[START Text block]

It's considered a right way to check result of malloc(). If 'malloc' failed
(that's returned NULL) - is there a general way to deal with it or it
strictly depends on application design? On the other hand, the reason memory
wasn't allocated might be far beyond of my program's concern, it may be OS
faulty or similar.

In my case, I just invoke 'exit(EXIT_FAILURE)'.

Anyway, I'd appreciate your comments, thanks.

With best regards, Roman Mashak. E-mail: mrv@tusur.ru


Fletcher Glenn

2005-08-23, 2:48 am


"Roman Mashak" <mrv@tusur.ru> wrote in message
news:dedu2v$ph0$1@relay.tomsk.ru...
> Hello, All!
>
> It's considered a right way to check result of malloc(). If 'malloc'
> failed (that's returned NULL) - is there a general way to deal with it or
> it strictly depends on application design? On the other hand, the reason
> memory wasn't allocated might be far beyond of my program's concern, it
> may be OS faulty or similar.
>
> In my case, I just invoke 'exit(EXIT_FAILURE)'.
>
> Anyway, I'd appreciate your comments, thanks.
>
> With best regards, Roman Mashak. E-mail: mrv@tusur.ru
>


Even though your program may not be at fault, you can get a malloc
error if the system runs out of swap space and all of real memory is
full. The only way you can deal with this from within the program
is to either re-use some memory you have already got, or give up.

--

Fletcher Glenn


Gordon Burditt

2005-08-23, 2:48 am

>It's considered a right way to check result of malloc(). If 'malloc' failed
>(that's returned NULL) - is there a general way to deal with it or it
>strictly depends on application design? On the other hand, the reason memory
>wasn't allocated might be far beyond of my program's concern, it may be OS
>faulty or similar.

[END Text block]

- **What you are asked to do**
Write out, word for word, the stretch of the malloc discussion above from "Even though your" through "or give up.".

[START Dataset rows]

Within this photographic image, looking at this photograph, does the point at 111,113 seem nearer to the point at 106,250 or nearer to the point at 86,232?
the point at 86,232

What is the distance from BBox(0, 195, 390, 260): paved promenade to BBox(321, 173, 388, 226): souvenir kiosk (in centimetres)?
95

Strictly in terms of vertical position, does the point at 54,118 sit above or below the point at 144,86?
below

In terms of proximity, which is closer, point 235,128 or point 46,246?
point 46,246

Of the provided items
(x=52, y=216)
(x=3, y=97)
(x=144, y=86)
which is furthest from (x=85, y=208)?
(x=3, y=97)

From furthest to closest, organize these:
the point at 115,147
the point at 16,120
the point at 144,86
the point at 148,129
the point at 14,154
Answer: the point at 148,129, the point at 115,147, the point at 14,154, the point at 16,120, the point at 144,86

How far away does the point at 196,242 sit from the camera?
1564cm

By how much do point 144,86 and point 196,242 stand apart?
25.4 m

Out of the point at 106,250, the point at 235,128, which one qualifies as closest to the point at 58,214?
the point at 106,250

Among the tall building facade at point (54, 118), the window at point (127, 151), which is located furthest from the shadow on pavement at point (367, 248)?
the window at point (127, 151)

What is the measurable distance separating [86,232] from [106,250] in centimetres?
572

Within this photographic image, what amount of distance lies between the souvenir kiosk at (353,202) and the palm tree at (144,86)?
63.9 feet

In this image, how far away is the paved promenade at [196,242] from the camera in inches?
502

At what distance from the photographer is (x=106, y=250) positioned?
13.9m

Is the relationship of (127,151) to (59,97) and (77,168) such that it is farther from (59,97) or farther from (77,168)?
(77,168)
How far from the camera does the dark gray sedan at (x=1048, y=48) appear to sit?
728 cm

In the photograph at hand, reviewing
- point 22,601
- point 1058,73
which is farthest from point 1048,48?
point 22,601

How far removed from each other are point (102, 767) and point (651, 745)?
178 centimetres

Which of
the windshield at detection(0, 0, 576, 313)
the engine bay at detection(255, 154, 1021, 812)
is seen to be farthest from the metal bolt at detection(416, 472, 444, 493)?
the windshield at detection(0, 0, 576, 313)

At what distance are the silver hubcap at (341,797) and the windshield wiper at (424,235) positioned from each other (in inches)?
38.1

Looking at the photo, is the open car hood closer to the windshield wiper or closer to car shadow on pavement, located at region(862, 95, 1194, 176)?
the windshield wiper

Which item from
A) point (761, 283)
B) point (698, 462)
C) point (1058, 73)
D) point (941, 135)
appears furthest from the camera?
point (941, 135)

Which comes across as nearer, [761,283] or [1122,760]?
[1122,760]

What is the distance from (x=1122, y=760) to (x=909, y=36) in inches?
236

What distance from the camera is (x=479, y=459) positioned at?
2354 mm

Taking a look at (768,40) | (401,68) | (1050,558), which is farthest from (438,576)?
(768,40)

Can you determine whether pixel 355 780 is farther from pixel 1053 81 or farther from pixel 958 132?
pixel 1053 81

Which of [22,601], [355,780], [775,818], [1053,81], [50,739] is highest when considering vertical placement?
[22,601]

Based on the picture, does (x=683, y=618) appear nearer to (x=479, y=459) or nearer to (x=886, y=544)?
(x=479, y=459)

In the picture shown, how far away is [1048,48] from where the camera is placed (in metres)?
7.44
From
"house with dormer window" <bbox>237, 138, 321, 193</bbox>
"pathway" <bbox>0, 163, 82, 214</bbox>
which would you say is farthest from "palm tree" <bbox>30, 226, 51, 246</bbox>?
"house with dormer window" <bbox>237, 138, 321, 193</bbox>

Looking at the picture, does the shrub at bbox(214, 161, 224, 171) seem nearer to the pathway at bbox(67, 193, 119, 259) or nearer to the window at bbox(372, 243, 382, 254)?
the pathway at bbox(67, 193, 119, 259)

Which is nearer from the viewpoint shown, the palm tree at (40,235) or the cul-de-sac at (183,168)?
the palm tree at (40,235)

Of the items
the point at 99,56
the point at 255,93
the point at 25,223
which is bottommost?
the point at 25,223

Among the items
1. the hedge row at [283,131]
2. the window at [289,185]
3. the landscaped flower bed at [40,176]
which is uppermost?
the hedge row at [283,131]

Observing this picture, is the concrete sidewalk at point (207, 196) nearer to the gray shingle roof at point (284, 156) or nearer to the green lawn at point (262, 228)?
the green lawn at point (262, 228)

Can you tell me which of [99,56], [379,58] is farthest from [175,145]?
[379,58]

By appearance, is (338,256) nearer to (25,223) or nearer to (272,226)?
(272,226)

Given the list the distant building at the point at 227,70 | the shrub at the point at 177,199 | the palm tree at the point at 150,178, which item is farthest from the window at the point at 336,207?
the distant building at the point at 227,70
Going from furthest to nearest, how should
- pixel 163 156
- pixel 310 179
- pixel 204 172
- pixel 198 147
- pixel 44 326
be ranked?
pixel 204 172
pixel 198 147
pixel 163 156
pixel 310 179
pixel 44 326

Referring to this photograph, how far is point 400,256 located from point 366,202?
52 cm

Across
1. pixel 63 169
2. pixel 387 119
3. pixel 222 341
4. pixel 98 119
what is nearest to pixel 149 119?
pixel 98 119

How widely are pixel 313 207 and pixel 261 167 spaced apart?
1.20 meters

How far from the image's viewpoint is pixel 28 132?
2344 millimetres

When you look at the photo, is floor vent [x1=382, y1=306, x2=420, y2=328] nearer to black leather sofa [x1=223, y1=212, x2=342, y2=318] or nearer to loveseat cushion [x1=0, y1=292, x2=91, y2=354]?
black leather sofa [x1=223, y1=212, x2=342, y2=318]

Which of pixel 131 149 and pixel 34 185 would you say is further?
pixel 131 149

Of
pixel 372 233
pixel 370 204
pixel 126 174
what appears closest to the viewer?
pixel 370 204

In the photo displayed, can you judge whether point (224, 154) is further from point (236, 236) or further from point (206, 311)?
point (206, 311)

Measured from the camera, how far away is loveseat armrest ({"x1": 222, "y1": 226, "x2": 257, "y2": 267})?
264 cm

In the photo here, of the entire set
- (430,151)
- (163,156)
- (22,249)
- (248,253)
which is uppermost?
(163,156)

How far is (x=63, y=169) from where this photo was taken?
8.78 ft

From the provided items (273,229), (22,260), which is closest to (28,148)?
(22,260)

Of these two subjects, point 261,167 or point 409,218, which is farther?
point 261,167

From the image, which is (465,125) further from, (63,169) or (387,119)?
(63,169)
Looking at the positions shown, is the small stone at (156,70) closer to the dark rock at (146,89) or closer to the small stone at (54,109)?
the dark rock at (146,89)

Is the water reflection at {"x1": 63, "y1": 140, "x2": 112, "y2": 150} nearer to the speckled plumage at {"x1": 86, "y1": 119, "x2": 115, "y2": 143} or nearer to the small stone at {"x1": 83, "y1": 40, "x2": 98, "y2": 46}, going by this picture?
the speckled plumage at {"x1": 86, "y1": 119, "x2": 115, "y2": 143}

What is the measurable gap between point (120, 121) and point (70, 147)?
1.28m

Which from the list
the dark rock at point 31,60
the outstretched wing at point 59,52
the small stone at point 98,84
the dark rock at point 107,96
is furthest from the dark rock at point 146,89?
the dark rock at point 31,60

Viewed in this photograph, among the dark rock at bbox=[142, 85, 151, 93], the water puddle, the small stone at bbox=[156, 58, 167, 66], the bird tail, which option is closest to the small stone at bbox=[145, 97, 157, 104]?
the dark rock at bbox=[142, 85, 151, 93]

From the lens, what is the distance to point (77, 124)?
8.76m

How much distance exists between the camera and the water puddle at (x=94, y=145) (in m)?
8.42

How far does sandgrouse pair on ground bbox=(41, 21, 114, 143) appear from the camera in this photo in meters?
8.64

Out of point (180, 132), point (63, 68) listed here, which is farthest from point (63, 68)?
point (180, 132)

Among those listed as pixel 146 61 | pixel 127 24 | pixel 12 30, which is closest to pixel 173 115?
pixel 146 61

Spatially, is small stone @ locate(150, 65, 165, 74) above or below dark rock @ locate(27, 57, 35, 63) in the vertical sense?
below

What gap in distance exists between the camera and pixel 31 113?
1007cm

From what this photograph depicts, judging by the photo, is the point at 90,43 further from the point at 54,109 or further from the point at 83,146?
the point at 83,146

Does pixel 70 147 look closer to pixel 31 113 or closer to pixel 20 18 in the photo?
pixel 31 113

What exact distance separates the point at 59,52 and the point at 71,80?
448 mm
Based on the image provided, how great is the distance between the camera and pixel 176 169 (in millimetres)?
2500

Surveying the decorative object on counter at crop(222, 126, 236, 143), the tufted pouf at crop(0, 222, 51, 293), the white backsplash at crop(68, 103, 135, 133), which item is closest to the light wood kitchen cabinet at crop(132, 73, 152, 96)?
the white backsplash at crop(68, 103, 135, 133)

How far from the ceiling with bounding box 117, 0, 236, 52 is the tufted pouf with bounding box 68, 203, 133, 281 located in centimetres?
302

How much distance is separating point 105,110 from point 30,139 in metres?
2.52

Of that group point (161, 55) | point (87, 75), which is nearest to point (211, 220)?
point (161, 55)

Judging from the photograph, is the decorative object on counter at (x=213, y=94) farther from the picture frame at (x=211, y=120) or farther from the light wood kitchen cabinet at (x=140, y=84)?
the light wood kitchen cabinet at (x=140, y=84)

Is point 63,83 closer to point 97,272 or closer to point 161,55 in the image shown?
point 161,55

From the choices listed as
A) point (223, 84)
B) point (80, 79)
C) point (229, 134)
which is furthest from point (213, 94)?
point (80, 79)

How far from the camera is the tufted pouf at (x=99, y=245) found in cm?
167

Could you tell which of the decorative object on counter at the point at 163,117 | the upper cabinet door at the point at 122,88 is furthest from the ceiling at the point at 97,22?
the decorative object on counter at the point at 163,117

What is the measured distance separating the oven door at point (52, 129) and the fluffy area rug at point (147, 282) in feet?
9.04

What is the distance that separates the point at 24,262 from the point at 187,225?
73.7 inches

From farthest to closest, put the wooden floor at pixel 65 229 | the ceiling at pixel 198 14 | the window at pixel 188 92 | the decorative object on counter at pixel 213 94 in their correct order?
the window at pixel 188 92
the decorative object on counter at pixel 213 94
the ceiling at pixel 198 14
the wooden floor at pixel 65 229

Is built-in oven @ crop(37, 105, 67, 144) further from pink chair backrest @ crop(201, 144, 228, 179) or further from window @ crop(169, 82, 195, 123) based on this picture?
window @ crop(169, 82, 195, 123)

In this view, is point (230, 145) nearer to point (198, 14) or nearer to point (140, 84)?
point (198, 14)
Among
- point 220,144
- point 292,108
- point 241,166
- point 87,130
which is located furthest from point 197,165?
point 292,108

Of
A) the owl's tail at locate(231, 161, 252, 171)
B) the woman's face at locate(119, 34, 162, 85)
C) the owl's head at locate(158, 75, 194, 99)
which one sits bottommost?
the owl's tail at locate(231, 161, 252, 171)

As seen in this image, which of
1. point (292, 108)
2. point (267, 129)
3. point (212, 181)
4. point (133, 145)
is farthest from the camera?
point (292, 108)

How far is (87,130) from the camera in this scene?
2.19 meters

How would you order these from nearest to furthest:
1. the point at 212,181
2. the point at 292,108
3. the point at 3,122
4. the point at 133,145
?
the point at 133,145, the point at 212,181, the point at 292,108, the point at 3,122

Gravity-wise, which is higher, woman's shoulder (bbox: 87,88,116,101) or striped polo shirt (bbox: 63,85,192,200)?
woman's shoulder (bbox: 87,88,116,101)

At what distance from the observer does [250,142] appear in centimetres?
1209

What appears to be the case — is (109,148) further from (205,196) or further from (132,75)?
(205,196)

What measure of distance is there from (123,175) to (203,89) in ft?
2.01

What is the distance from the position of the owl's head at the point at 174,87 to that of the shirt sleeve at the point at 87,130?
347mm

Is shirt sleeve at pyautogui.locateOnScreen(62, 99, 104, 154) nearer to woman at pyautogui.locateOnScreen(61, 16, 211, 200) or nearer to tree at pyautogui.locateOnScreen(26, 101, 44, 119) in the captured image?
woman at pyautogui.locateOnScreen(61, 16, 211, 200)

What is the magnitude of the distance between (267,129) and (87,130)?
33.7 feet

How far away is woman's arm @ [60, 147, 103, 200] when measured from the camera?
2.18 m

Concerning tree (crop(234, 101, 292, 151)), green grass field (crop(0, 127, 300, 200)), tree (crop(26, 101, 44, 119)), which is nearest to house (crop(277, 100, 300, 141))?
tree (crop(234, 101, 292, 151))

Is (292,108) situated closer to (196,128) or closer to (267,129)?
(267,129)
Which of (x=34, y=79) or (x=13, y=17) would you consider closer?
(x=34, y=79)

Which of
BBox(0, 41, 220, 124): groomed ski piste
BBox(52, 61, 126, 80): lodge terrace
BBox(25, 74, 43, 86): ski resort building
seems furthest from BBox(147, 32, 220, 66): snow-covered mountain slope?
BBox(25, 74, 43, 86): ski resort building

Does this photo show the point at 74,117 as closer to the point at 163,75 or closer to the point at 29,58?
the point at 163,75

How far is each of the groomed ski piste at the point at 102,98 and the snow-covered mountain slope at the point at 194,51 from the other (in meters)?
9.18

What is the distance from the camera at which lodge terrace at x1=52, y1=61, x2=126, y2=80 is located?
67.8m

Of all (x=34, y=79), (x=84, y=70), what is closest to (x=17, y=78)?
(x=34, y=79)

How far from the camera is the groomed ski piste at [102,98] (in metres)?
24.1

[END Dataset rows]

- **The answer**
Even though your program may not be at fault, you can get a malloc
error if the system runs out of swap space and all of real memory is
full. The only way you can deal with this from within the program
is to either re-use some memory you have already got, or give up.